What the task requires → The entries are to be output once more, word for word.

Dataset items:

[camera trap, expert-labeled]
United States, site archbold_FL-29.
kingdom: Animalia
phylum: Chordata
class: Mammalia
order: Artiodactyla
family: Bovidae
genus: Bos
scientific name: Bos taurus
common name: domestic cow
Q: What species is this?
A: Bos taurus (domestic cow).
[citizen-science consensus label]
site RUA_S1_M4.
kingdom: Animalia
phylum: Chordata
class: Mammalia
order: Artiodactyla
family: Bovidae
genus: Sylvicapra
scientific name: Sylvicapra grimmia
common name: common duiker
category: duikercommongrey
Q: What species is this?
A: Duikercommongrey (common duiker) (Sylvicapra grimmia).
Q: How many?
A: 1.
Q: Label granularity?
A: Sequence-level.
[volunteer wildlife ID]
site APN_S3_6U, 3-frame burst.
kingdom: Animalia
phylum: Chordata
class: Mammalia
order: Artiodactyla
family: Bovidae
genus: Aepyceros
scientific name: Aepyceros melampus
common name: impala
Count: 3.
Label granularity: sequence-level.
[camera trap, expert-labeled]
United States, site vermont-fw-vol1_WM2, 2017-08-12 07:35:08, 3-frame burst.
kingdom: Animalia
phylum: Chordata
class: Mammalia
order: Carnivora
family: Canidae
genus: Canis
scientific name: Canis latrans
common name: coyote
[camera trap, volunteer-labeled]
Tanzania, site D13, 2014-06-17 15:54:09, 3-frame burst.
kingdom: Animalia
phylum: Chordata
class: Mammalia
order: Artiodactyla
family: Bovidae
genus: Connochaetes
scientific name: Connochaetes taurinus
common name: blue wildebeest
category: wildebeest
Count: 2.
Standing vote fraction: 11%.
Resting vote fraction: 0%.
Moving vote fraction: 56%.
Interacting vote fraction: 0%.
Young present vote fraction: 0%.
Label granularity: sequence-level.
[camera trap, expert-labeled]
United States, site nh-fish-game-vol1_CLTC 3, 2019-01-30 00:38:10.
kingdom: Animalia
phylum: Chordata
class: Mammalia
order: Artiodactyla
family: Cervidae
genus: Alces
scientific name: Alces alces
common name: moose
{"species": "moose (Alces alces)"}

Problem solution →
[camera trap, expert-labeled]
United States, site archbold_FL-29.
kingdom: Animalia
phylum: Chordata
class: Mammalia
order: Artiodactyla
family: Bovidae
genus: Bos
scientific name: Bos taurus
common name: domestic cow
Q: What species is this?
A: Bos taurus (domestic cow).
[citizen-science consensus label]
site RUA_S1_M4.
kingdom: Animalia
phylum: Chordata
class: Mammalia
order: Artiodactyla
family: Bovidae
genus: Sylvicapra
scientific name: Sylvicapra grimmia
common name: common duiker
category: duikercommongrey
Q: What species is this?
A: Duikercommongrey (common duiker) (Sylvicapra grimmia).
Q: How many?
A: 1.
Q: Label granularity?
A: Sequence-level.
[volunteer wildlife ID]
site APN_S3_6U, 3-frame burst.
kingdom: Animalia
phylum: Chordata
class: Mammalia
order: Artiodactyla
family: Bovidae
genus: Aepyceros
scientific name: Aepyceros melampus
common name: impala
Count: 3.
Label granularity: sequence-level.
[camera trap, expert-labeled]
United States, site vermont-fw-vol1_WM2, 2017-08-12 07:35:08, 3-frame burst.
kingdom: Animalia
phylum: Chordata
class: Mammalia
order: Carnivora
family: Canidae
genus: Canis
scientific name: Canis latrans
common name: coyote
[camera trap, volunteer-labeled]
Tanzania, site D13, 2014-06-17 15:54:09, 3-frame burst.
kingdom: Animalia
phylum: Chordata
class: Mammalia
order: Artiodactyla
family: Bovidae
genus: Connochaetes
scientific name: Connochaetes taurinus
common name: blue wildebeest
category: wildebeest
Count: 2.
Standing vote fraction: 11%.
Resting vote fraction: 0%.
Moving vote fraction: 56%.
Interacting vote fraction: 0%.
Young present vote fraction: 0%.
Label granularity: sequence-level.
[camera trap, expert-labeled]
United States, site nh-fish-game-vol1_CLTC 3, 2019-01-30 00:38:10.
kingdom: Animalia
phylum: Chordata
class: Mammalia
order: Artiodactyla
family: Cervidae
genus: Alces
scientific name: Alces alces
common name: moose
{"species": "moose (Alces alces)"}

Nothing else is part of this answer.